A few months before, she had supposed that social intercourse was a large factor in the actor’s life, that midnight suppers were shared by the cast, and that intimacy of an unconventional if harmless nature reigned among them. Now, with some surprise, she learned that this was not the case. The actors, leaving the play at different moments, quietly got into their street clothes and disappeared; so that Mabel and Wallace, usually holding the stage for the last few moments by reason of their respective parts of maid and lover, often left a theatre empty of performers except for themselves. Jesse would frequently reach home enough earlier to be sound asleep when his wife rushed in to seize her hungry and fretting baby. Little Leroy spent the early evening in Martie’s bed; one of the maids in the house being paid in Mabel’s old finery for coming to look at the children now and then.
At intervals the Bannisters and the Cluetts did have little after-theatre suppers, but Martie was heroically dieting, Mabel tired and sleepy, and both gentlemen somewhat subject to indigestion. So Martie and Wallace more often went alone, Martie drinking bouillon and nibbling a cracker, and her husband devouring large orders of coffee and scrambled eggs.
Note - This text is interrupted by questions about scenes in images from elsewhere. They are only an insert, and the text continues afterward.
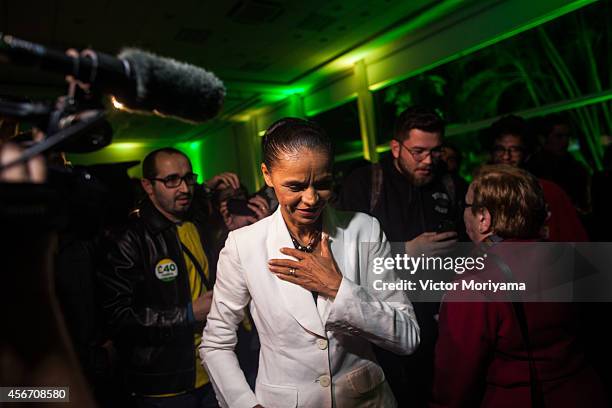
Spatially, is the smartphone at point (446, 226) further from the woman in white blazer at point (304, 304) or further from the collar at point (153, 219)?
the collar at point (153, 219)

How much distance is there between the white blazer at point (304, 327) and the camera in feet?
4.10

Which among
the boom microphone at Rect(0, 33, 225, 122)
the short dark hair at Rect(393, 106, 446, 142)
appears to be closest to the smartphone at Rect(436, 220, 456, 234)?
the short dark hair at Rect(393, 106, 446, 142)

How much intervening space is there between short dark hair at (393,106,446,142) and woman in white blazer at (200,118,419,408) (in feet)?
3.65

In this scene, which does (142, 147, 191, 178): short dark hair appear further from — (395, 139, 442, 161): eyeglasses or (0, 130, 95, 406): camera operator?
(0, 130, 95, 406): camera operator

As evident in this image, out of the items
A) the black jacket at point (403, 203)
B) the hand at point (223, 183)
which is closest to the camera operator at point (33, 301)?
the black jacket at point (403, 203)

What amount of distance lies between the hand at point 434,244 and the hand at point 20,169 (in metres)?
1.80

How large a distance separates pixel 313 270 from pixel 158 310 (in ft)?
3.69

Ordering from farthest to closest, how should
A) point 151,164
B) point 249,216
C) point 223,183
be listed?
point 223,183, point 249,216, point 151,164

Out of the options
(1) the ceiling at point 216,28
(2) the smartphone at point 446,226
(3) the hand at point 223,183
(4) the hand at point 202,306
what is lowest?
(4) the hand at point 202,306

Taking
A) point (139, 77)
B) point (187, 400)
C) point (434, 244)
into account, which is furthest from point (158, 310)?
point (139, 77)

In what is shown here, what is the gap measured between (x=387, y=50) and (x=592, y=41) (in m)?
3.44

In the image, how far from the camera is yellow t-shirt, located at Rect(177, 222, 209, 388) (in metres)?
2.03

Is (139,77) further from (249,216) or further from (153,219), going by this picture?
(249,216)

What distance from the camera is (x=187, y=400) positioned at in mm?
1987
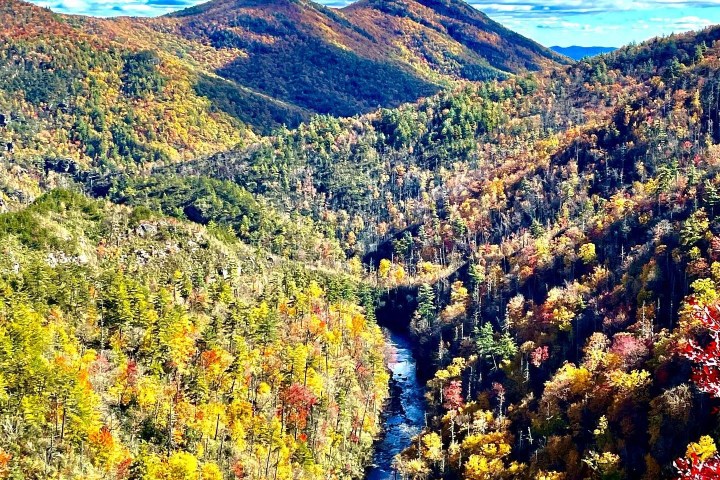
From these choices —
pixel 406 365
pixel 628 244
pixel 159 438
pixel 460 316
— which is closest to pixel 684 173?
pixel 628 244

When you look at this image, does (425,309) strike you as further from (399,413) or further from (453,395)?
(453,395)

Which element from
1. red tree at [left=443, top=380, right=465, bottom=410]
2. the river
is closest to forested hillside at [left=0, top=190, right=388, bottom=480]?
the river

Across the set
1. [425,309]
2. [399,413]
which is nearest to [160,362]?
[399,413]

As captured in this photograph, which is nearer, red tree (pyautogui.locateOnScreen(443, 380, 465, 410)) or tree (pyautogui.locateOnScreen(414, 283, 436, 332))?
red tree (pyautogui.locateOnScreen(443, 380, 465, 410))

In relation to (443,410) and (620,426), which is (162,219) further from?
(620,426)

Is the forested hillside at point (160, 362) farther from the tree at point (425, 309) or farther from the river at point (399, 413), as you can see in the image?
the tree at point (425, 309)

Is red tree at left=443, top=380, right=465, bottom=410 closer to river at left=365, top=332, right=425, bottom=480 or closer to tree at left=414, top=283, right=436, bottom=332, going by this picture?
river at left=365, top=332, right=425, bottom=480

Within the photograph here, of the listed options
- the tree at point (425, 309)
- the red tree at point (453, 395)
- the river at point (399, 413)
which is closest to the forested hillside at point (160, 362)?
the river at point (399, 413)

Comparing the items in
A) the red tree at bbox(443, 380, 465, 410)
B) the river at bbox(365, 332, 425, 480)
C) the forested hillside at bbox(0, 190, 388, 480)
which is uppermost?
the forested hillside at bbox(0, 190, 388, 480)
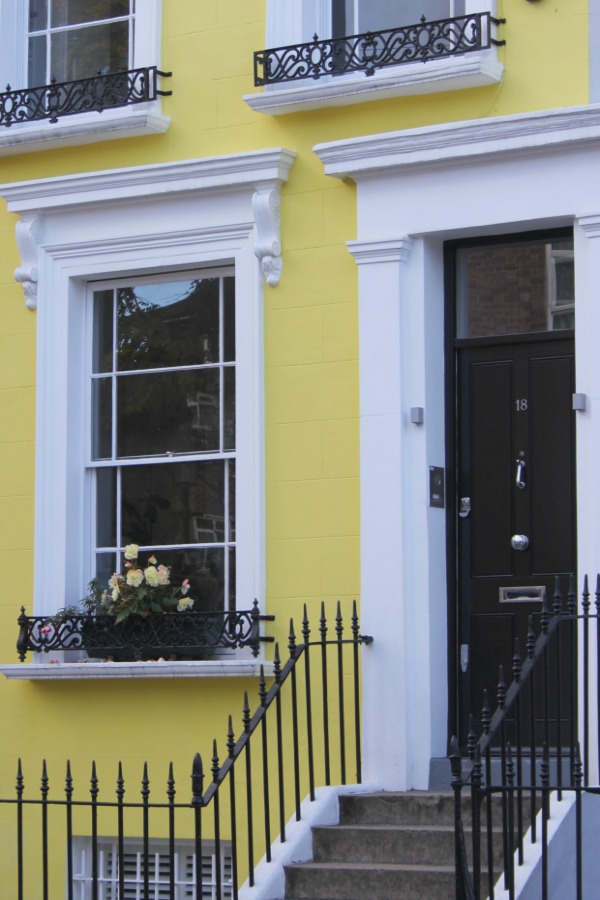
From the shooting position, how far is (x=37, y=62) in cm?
1021

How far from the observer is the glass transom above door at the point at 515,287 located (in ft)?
28.1

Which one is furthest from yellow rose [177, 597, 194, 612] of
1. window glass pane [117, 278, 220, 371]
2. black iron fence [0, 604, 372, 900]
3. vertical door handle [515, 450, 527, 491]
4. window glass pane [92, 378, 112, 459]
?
vertical door handle [515, 450, 527, 491]

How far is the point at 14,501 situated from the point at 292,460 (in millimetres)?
1769

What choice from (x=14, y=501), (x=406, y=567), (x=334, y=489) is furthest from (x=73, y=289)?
(x=406, y=567)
They had been married perhaps eight weeks when Wallace astonished her by drinking too much. She had always fancied herself too broad-minded to resent this in the usual wifely way, but the fact angered her, and she suffered over the incident for days.
It was immediately after the termination of his successful engagement, and he and the Cluetts were celebrating the inauguration of a rest. With two or three other members of the cast, they went to dine at the Cliff House, preceding the dinner with several cocktails apiece. There was a long wait for the planked steak, during which time more cocktails were ordered; Martie, who had merely tasted the first one, looking on amiably as the others drank.
Presently Mabel began to laugh unrestrainedly, much to Martie’s half-comprehending embarrassment. The men, far from seeming to be shocked by her hysteria, laughed violently themselves.
“Time f’r ’nother round cocktails!” Jesse said. Martie turned to her husband.
“Wallace! Don’t order any more. Not until we’ve had some solid food, anyway. Can’t you see that we don’t need them?”
“What is it, dear?” Wallace moved his eyes heavily to look at her. His face was flushed, and as he spoke he wet his lips with his tongue. “Whatever you say, darling,” he said earnestly. “You have only to ask, and I will give you anything in my power. Let me know what you wish—–”
“I want you not to drink any more,” Martie said distressedly.
“Why not, Martie—why not, li’l girl?” Wallace asked her caressingly. He put his arm about her shoulders, breathing hotly in her face. “Do you know that I am crazy about you?” he murmured.